═══ RECORDS FOR THIS TASK ═══

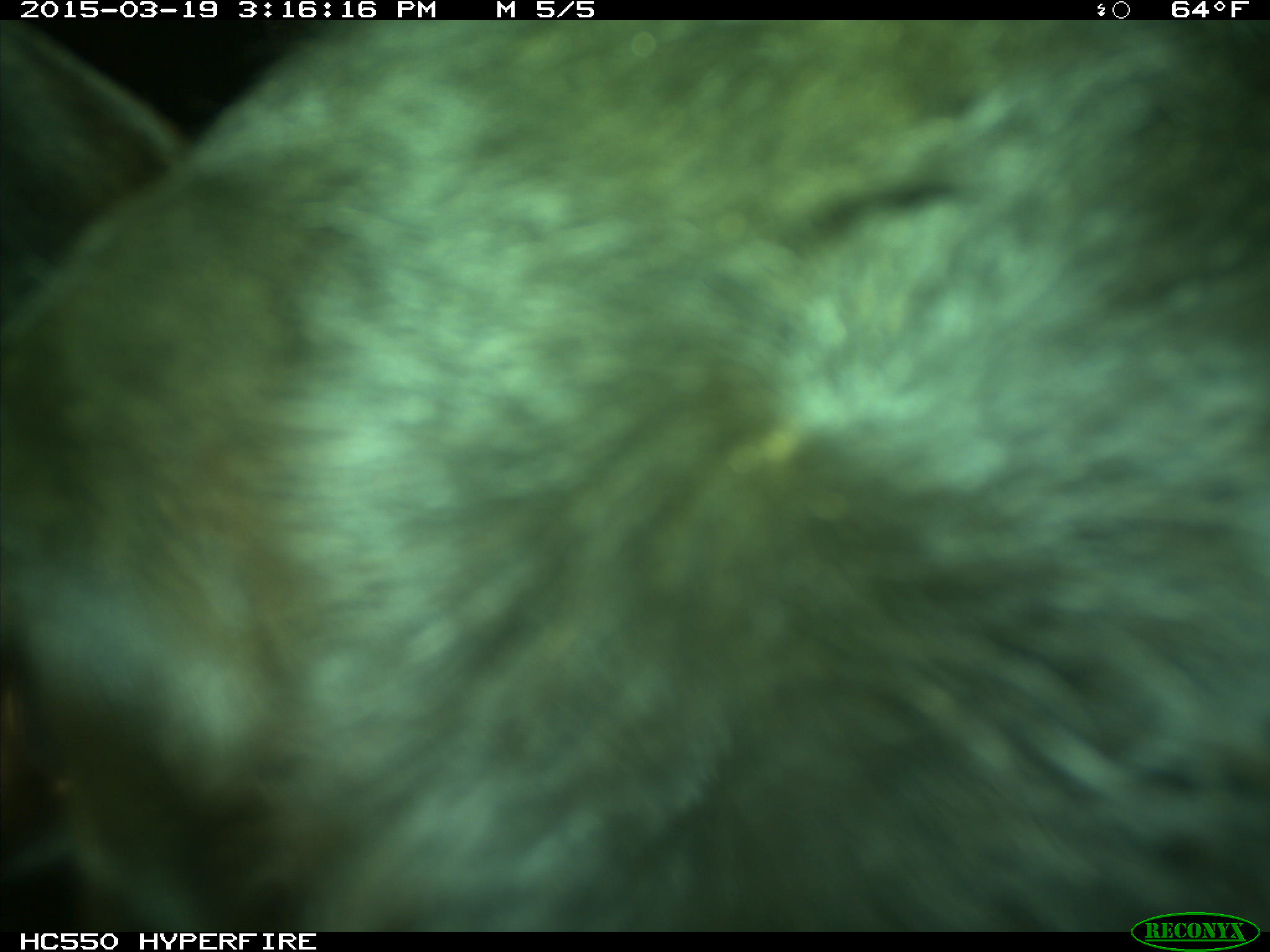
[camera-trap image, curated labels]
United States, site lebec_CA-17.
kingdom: Animalia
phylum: Chordata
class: Mammalia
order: Artiodactyla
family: Bovidae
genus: Bos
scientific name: Bos taurus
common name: domestic cow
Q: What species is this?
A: Bos taurus (domestic cow).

═══

* WORK ITEM
Take the entries above and set them down exactly, minus the pictures.

* WRITTEN RESPONSE
[camera-trap image, curated labels]
United States, site lebec_CA-17.
kingdom: Animalia
phylum: Chordata
class: Mammalia
order: Artiodactyla
family: Bovidae
genus: Bos
scientific name: Bos taurus
common name: domestic cow
Q: What species is this?
A: Bos taurus (domestic cow).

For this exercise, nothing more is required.